Wedoany.com Report on Feb 27th, NVIDIA released its latest financial report, with its networking business performing exceptionally well, becoming a key factor driving its overall performance growth. In the fourth fiscal quarter ending January 25, 2026, the company's total revenue reached $68.1 billion, a sequential increase of 20%. Among this, networking products contributed $11 billion in revenue, a year-over-year increase of 3.5 times.

Chief Financial Officer Colette Kress stated that the networking business was the highlight of the quarter. For the entire fiscal year, NVIDIA's networking business revenue exceeded $31 billion, representing a growth of over 10 times compared to the year it acquired Mellanox. Kress told investors: "Demand for both scale-up and scale-out technologies reached record levels, driven by the adoption of the NVL72 switch, with Grace Blackwell systems contributing approximately two-thirds of the data center revenue."

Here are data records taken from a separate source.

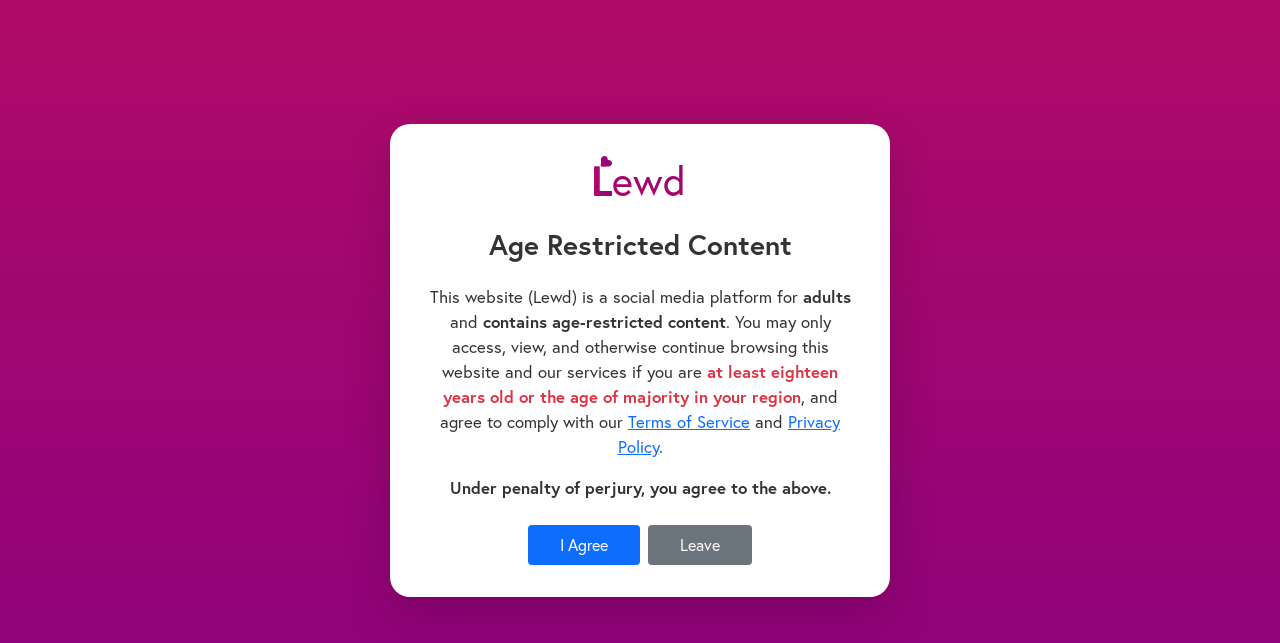

--- FILE ---
content_type: text/html; charset=utf-8
request_url: https://lewd.net/press
body_size: 926
content:
<!DOCTYPE html>
<html lang="en">
<head>
    <meta charset="UTF-8">
    <link rel="icon" href="/favicon.ico">
    <meta name="viewport" content="width=device-width, initial-scale=1.0">
    <title>Lewd</title>
    <meta name='description' content="A fresh perspective on what it means to be an an adult on the internet." tag="dynamic" />

    <meta property="og:url" content="" tag="dynamic" />
    <meta property="og:type" content="website" />
    <meta property="og:title" content="Lewd" tag="dynamic" />
    <meta property="og:description" content="A fresh perspective on what it means to be an an adult on the internet." tag="dynamic" />
    <meta property="og:image" content="https:/lewd.net/img/logo_box.png" tag="dynamic" />

    <meta name="twitter:site" content="@lewdnetwork">
    <meta name="twitter:title" content="Lewd" tag="dynamic">
    <meta name="twitter:description" content="A fresh perspective on what it means to be an an adult on the internet." tag="dynamic">
    
    <!-- Prevent dark mode flash -->
    <script>
      (function() {
        // Check if user prefers dark mode or has dark mode stored
        const prefersDark = window.matchMedia && window.matchMedia('(prefers-color-scheme: dark)').matches;
        const storedTheme = localStorage.getItem('theme');
        
        // Default to dark mode for unauthenticated users or if explicitly set
        const isDarkMode = storedTheme === 'dark' || (!storedTheme && prefersDark);
        
        // Apply dark mode class immediately to prevent flash
        if (isDarkMode) {
          document.documentElement.classList.add('dark-mode');
        }
      })();
    </script>
    <style>
      /* Prevent flash of unstyled content */
      html.dark-mode {
        background: #040817 !important;
        color: #F1F1F1 !important;
      }
      html.dark-mode body {
        background: #040817 !important;
        color: #F1F1F1 !important;
      }
    </style>
  <script type="module" crossorigin src="/assets/index-BWiqhxeV.js"></script>
  <link rel="stylesheet" crossorigin href="/assets/index-DW-HshmZ.css">
</head>
<body id="app">
<!-- Cloudflare Pages Analytics --><script defer src='https://static.cloudflareinsights.com/beacon.min.js' data-cf-beacon='{"token": "5453eb03531f41b0816d48e38aa52292"}'></script><!-- Cloudflare Pages Analytics --><script defer src="https://static.cloudflareinsights.com/beacon.min.js/vcd15cbe7772f49c399c6a5babf22c1241717689176015" integrity="sha512-ZpsOmlRQV6y907TI0dKBHq9Md29nnaEIPlkf84rnaERnq6zvWvPUqr2ft8M1aS28oN72PdrCzSjY4U6VaAw1EQ==" data-cf-beacon='{"version":"2024.11.0","token":"5d458a3eef564138b6f47ce6fda40060","r":1,"server_timing":{"name":{"cfCacheStatus":true,"cfEdge":true,"cfExtPri":true,"cfL4":true,"cfOrigin":true,"cfSpeedBrain":true},"location_startswith":null}}' crossorigin="anonymous"></script>
</body>
</html>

In the fourth quarter, NVIDIA made several advancements in the networking field, including launching the BlueField Astra unified control plane and the CUDA Tile GPU management solution. Kress also mentioned that collaboration with Amazon Web Services integrated NVLink into custom chips, enhancing network interconnectivity. Ethernet-based scale-up and scale-out momentum is strong, with customers working to unify distributed data centers into integrated gigawatt-scale AI factories.
Founder and CEO Jensen Huang expressed optimism about the market outlook. He told investors: "We see an inflection point in agentic AI and the growth of global computing demand. In this new world of AI, computing is revenue." Huang emphasized that the demand for networking technology is at the core of confidence, with NVIDIA's products deployed across clouds, data centers, and the global edge. He also noted that software advantages are another driver of revenue, with the CUDA architecture demonstrating outstanding efficiency.
Following the earnings release, Emarketer analyst Jacob Bourne commented that despite strong demand for NVIDIA's products, the competitive landscape is changing. Bourne said: "Companies like Meta are turning to AMD, and large cloud service providers are investing in custom chips. This raises concerns about how NVIDIA will maintain its dominance." Bourne added that NVIDIA's diversification strategy, such as expanding into the PC market, helps build revenue streams beyond data centers.